Slab Square Koli 6 is a bold, normal width, medium contrast, italic, normal x-height font.
Keywords: headlines, posters, sports branding, logotypes, signage, sporty, retro, industrial, assertive, rugged, impact, motion, branding, retro flavor, slab serif, oblique, bracketless, square joints, ink-trap feel.
A heavy, oblique slab-serif design with square, mostly unbracketed serifs and flattened terminals that create a strong, blocky silhouette. Strokes are robust and fairly uniform, with crisp corners and occasional notch-like cut-ins that give an ink-trap/engraved impression. Counters are compact and the curves are squared-off rather than fully round, producing a rhythmic, mechanical texture in text. Numerals and capitals share the same wide-shouldered, forward-leaning stance, while lowercase forms keep a sturdy, compact construction that stays cohesive in bold settings.
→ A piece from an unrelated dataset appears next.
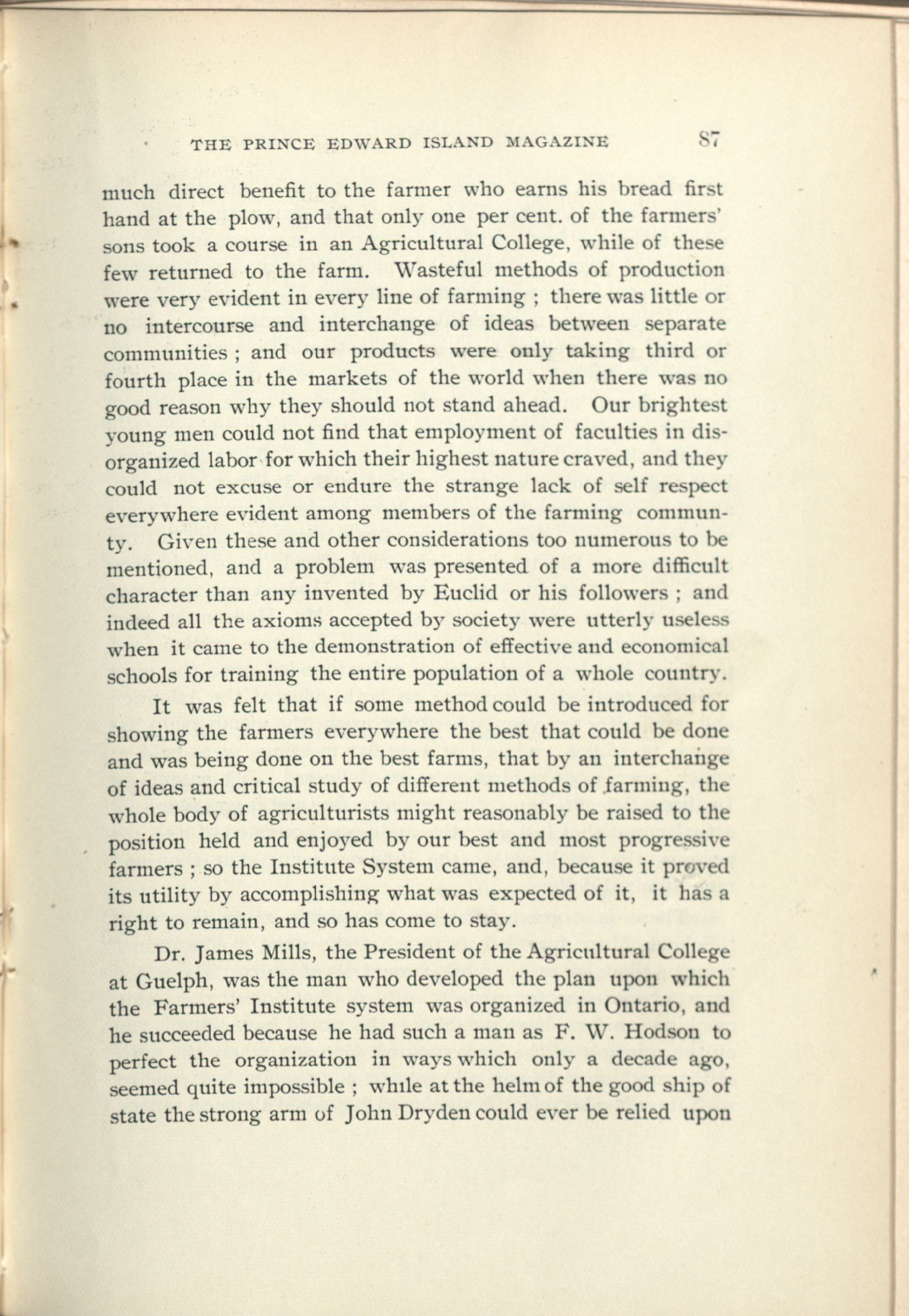 THE PRINCE EDWARD ISLAND MAGAZINE 87

much direct benefit to the farmer who earns his bread first hand at the plow, and that only one per cent. of the farmers' sons took a course in an Agricultural College, while of these few returned to the farm. Wasteful methods of production were very evident in every line of farming ; there was little or no intercourse and interchange of ideas between separate communities ; and our products were only taking third or fourth place in the markets of the world when there was no good reason why they should not stand ahead. Our brightest young men could not find that employment of faculties in disorganized labor for which their highest nature craved, and they could not excuse or endure the strange lack of self respect everywhere evident among members of the farming communty. Given these and other considerations too numerous to be mentioned, and a problem was presented of a more difficult character than any invented by Euclid or his followers ; and indeed all the axioms accepted by society were utterly useless when it came to the demonstration of effective and economical schools for training the entire population of a whole country.

It was felt that if some method could be introduced for showing the farmers everywhere the best that could be done and was being done on the best farms, that by an interchange of ideas and critical study of different methods of farming, the whole body of agriculturists might reasonably be raised to the position held and enjoyed by our best and most progressive farmers ; so the Institute System came, and, because it proved its utility by accomplishing what was expected of it, it has a right to remain, and so has come to stay.

Dr. James Mills, the President of the Agricultural College at Guelph, was the man who developed the plan upon which the Farmers' Institute system was organized in Ontario, and he succeeded because he had such a man as F. W. Hodson to perfect the organization in ways which only a decade ago, seemed quite impossible ; while at the helm of the good ship of state the strong arm of John Dryden could ever be relied upon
Best suited for headlines, posters, and identity work where a bold, energetic voice is needed. It works well for sports branding, product marks, and storefront or wayfinding-style signage, especially when you want a vintage, industrial punch. For extended text, it’s more effective in short bursts—taglines, callouts, and emphasis—than in long reading blocks.
The overall tone is forceful and energetic, with a distinct retro-industrial flavor. Its forward slant and chunky slabs evoke vintage athletic lettering and hard-working signage, reading as confident, loud, and built for impact rather than delicacy.
The design appears intended to deliver high-impact, slanted slab-serif display typography that feels sturdy and dynamic. Its square terminals and notch details suggest a goal of maximizing presence and recognizability, drawing on retro athletic and industrial sign aesthetics while staying tightly structured across cases and numerals.
The design’s strong horizontals and squared curves make it hold together well at display sizes, while the heavy weight and tight interior spaces can make longer passages feel dense. The distinctive notches and flat-ended slabs become a key identifying feature, especially in letters with diagonals and joins.